Even if we have estimates which are sensitive and consistent in expectation, if the estimates are at all noisy then they will introduce unnecessary noise that we could avoid by using direct comparisons.

Overall, I don’t think this is a good option.

Option 2: reason about internal state

In my unsupervised approval-directed proposal, the evaluating process has all of the time in the world. So it can literally enumerate different possible actions, and determine the capabilities of the agent by intensive inspection. I think this is a fine solution as far as it goes, but it’s not going to fly for evaluation processes that actually exist.

Option 3: compare proposals

In my supervised approval-directed proposals, each action is reviewed by a critic who can make a counterproposal.
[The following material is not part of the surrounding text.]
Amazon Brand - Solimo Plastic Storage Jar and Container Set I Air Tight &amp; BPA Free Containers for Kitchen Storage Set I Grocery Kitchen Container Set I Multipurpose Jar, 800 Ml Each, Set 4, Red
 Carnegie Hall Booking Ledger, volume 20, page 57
We can adjust our rating of the action based on the quality of the counterproposal.

The scheme in this post is a simpler and cleaner version of the previous scheme. It is cleanly separated from the other kinds of “argument” that might occur between AI systems and the other kinds of help that the human might get from AI assistants.
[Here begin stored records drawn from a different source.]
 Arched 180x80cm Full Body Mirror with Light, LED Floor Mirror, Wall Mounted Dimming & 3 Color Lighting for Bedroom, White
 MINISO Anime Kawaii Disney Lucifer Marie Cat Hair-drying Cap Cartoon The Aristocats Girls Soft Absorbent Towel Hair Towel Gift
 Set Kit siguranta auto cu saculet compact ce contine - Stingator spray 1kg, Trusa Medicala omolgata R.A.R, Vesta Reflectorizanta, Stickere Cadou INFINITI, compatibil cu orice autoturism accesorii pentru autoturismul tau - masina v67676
In particular, it seems important to notice that the same learning system can play both sides of the game — there is no need to have two different learners, or for one of the players to “move second.”

It also seems worth noticing that this is a very simple modification to existing training procedures, and we could already implement it in practice if it seems necessary.

Applications

Human feedback

As discussed here, we could learn a function to predict which of two outputs a human would prefer, and then use this predictor to train an actor to produce good outputs. This sounds significantly more promising than having the human score individual outputs and training a predictor to guess those scores, especially during the early phases of training when all of the outputs would be pretty bad.

(I think this is the most important application.)

Imitation

Suppose that we are following this approach to imitation learning, in which a classifier learns to distinguish human and machine behavior, while a reinforcement learner tries to fool the classifier.

Rather than training the classifier to predict labels, we can train it to pick which of two trajectories is a human and which is machine. We can then use this comparison function to directly train the reinforcement learner to look more human-like.

I don’t know whether this would be a more robust approach. For the SVM in Abbeel and Ng 2004 it wouldn’t make any difference. For more complex classifiers it seems plausible that the comparison would work better then using the log probability, especially during early phases of training when the imitator is not doing a very good job.